Farren-Price identified “low hanging fruit” for the tanker and offshore sectors around a massive development connected to the West Qurna oil field near the Iran-Iraqi border. But that would depend on the oil majors getting contracts they could work with otherwise Iran would find itself “limited by its access to capital”, Farren-Price said.


“I think the Iran government, in as much as it can control policy, needs to push forward very distinctly and lay out the basic vision for investment in the oil and gas sector. And it has to be done with a little bit more urgency frankly,” Farren-Price said.  



“There always seems to be a reason with Iran why there needs to be six month delay. They need to resolve this, fix the IPC completely, or provide an alternative, and then they will win the prize which is the investment by the G20 IOCs (international oil companies) and they will not have to rely on investments from either within or countries where the investors are less preferable to them.”
  


Patrick Murphy, from the dispute resolution group at Clyde & Co, agreed exciting opportunities existed in Iran but acknowledged the US dollar currency elephant in the room when asked what could accelerate trade opportunities.  

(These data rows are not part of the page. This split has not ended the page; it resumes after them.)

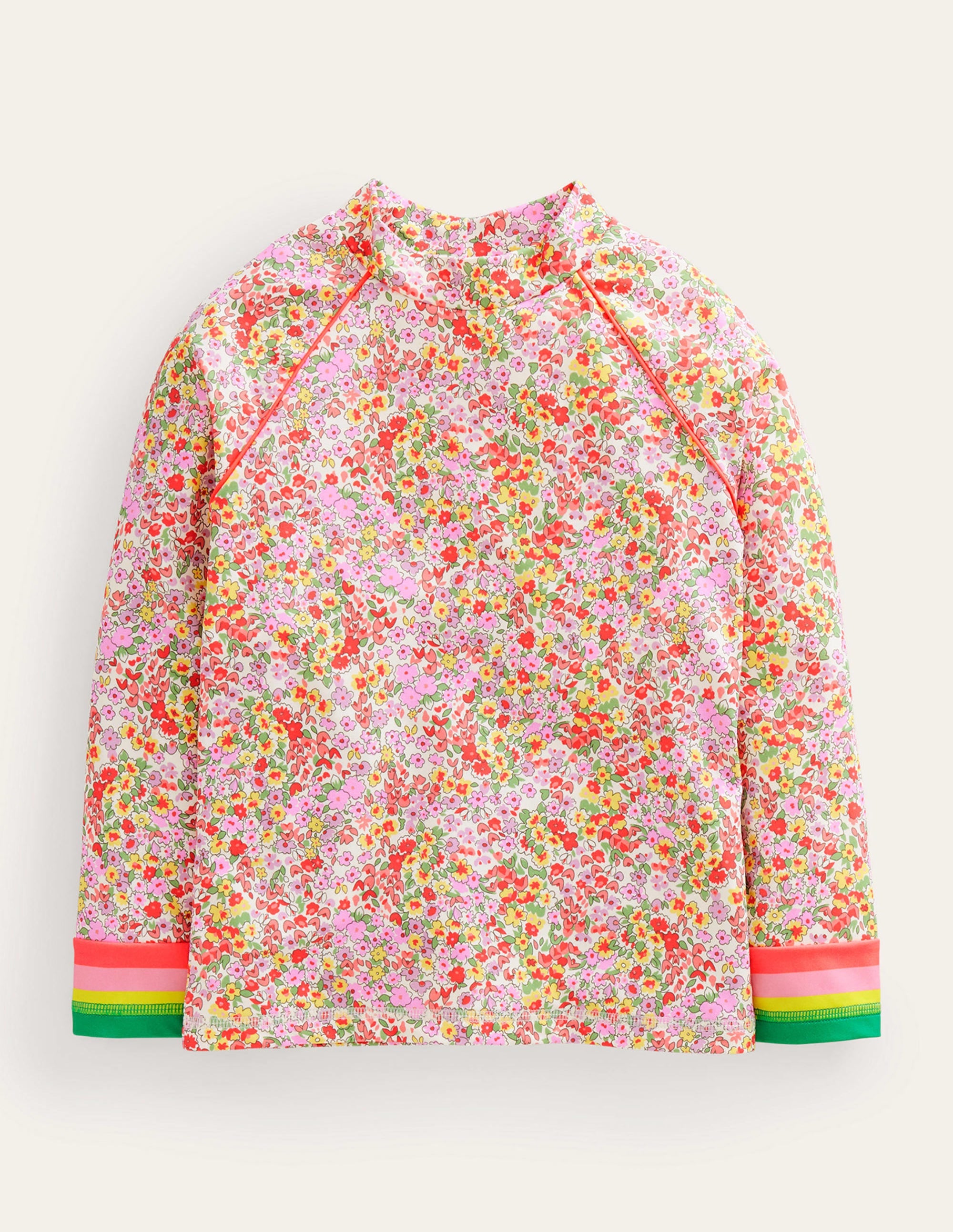 Patterned Rash Vest-Spring Time Floral - Image 1
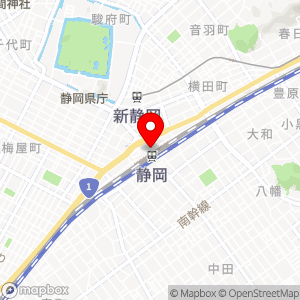 久世福商店 静岡パルシェ店の地図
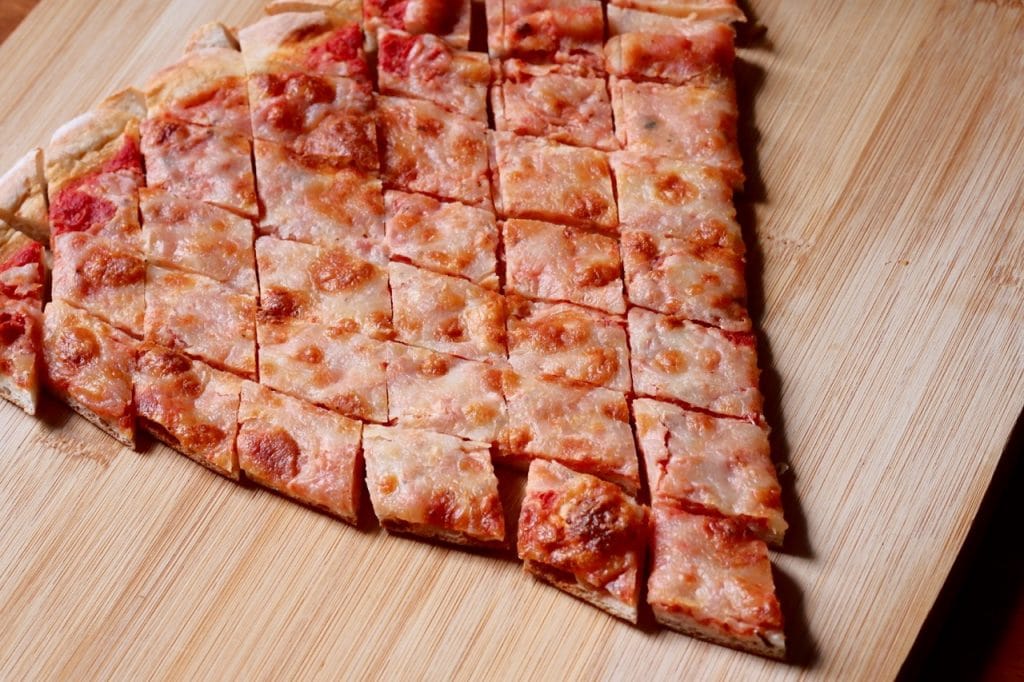 Pizza Caesar Salad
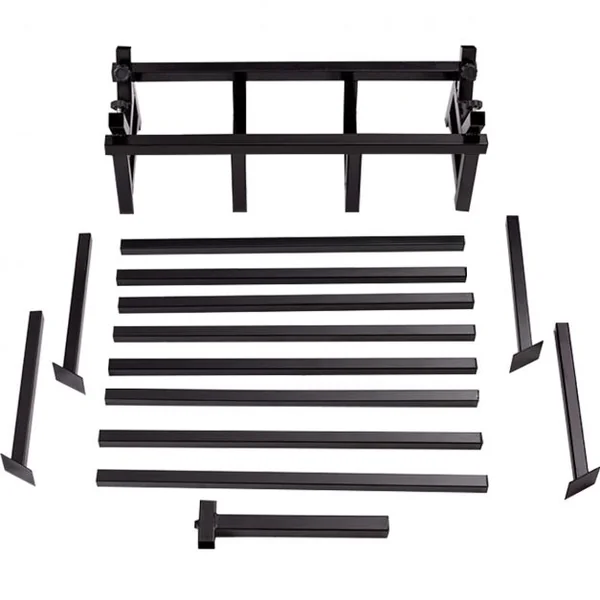 Chevalet de sciage pour tronçonneuse Chevalet de Tronçonnage Support pour Bois à Couper à la Tronçonneuse Charge Max:200KG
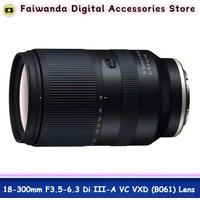 95% New Genuine For Tamron 18-300mm F3.5-6.3 Di III-A VC VXD (B061) Lens for Sony E for Fuji XF Mount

“It would probably take one, two or three large banks to dip their toes in the water and say, yes we are going to start supporting business with Iran because then the fourth, fifth, sixth and seven can all say ’this is great, we are going to follow you now’,” Murphy said. 



“Until that happens, and whether that is even realistic, things are still going to be pretty heavy going.”

Atousa Mahmoudpour, who has previously practiced law in Iran, said Iranians themselves needed to “educate themselves” to understand the co-operation required for foreign entities to be able to invest in the country. 


“I was speaking at an oil and natural lubricant conference two weeks ago and a lot of Iranians attended this event and surprisingly a lot of them had no idea about the (business) basics we already know about, international rules and regulations, namely due diligence is a foreign concept to them,” said Mahmoudpour, head of the Iran desk at Dubai-based Fitchte Legal Consultants.


“More Iranians should seek to understand what is needed to facilitate doing business with Iran, it would make everyone’s life so much easier, such as obtaining documentation from Iranian [business partners and shareholders for example] to make the whole transaction a lot smoother.”